╭─ Dataset

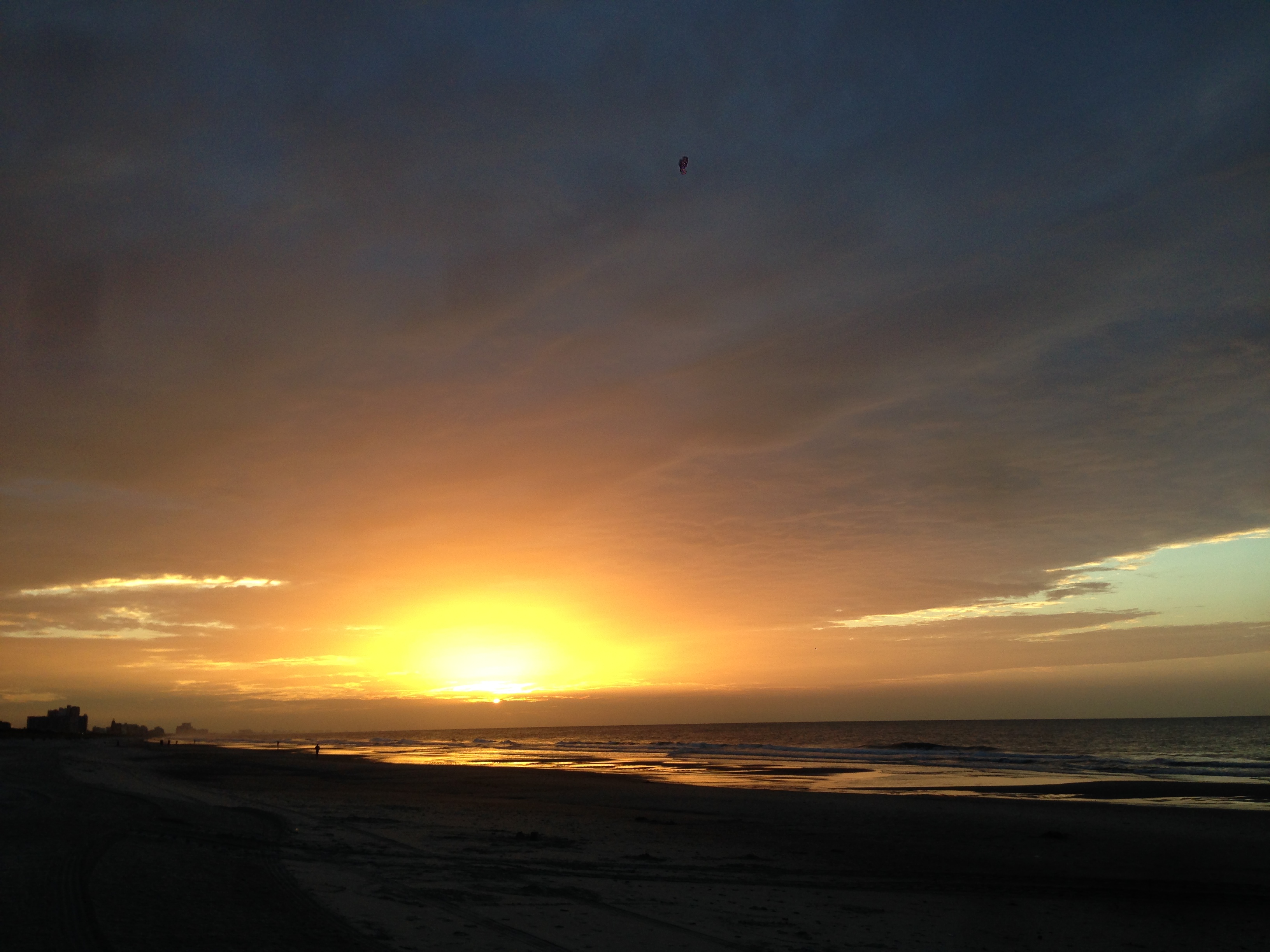 Myrtle Beach Sunrises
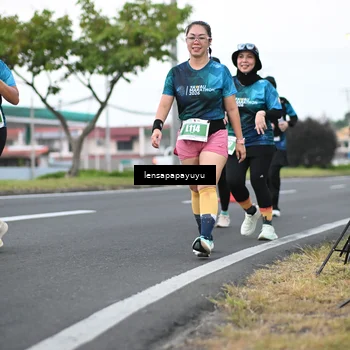 Runner Photo 4943062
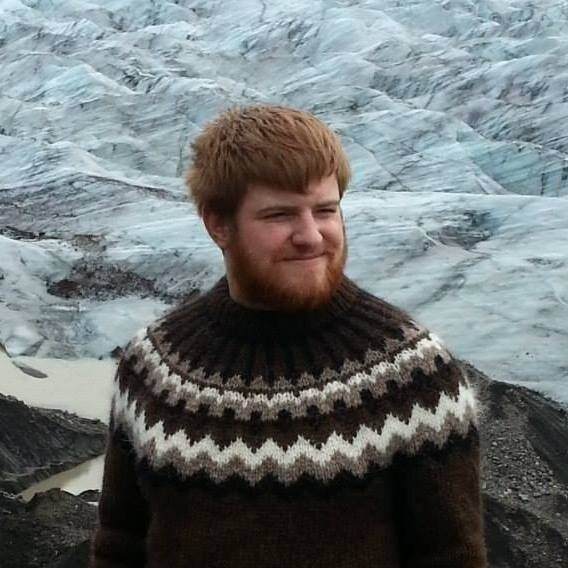 Malte Bjarki Mohrman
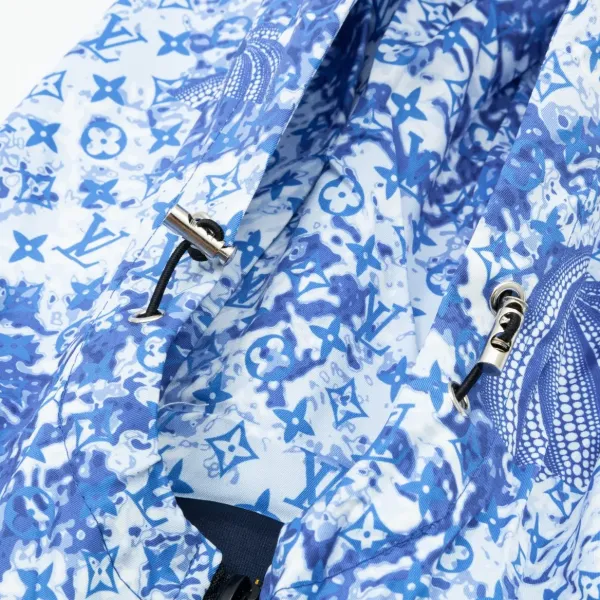 LV 【LOUIS VUITTON】ルイヴィトン   ジャケット着ご好評に付き再入荷！240926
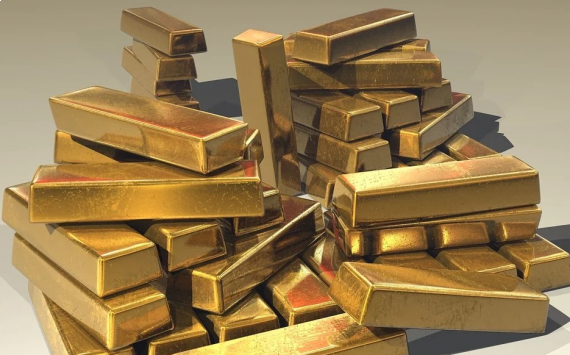 В Хабаровском крае хотят поставить рекорд по добыче золота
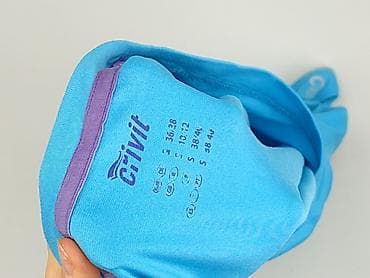 asics dresy: Crivit, T-shirt damski, rozmiar S — 5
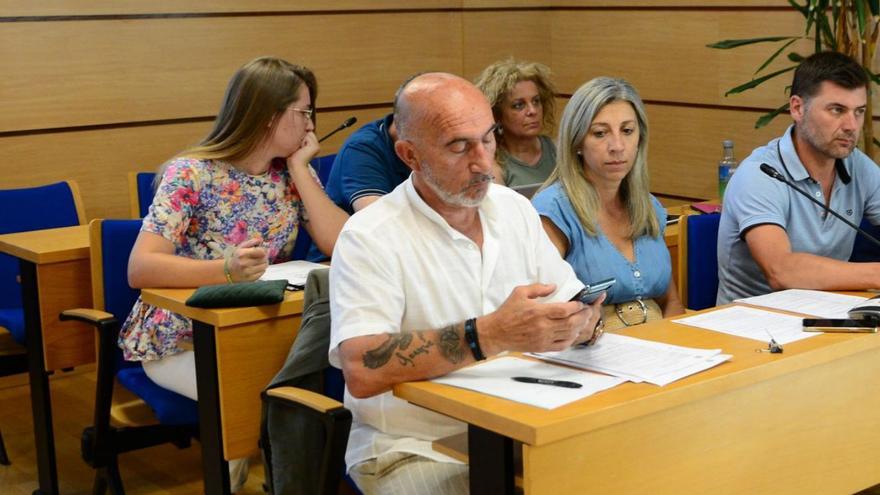 El PP dice que se le niega el acceso a facturas y actas y acusa al BNG de falta de transparencia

╰─

# [Task brief]
Copy every one of the items above word for word, keeping only the text and leaving out the pictures.

# [Exercise answer]
 Myrtle Beach Sunrises
 Runner Photo 4943062
 Malte Bjarki Mohrman
 LV 【LOUIS VUITTON】ルイヴィトン   ジャケット着ご好評に付き再入荷！240926
 В Хабаровском крае хотят поставить рекорд по добыче золота
 asics dresy: Crivit, T-shirt damski, rozmiar S — 5
 El PP dice que se le niega el acceso a facturas y actas y acusa al BNG de falta de transparencia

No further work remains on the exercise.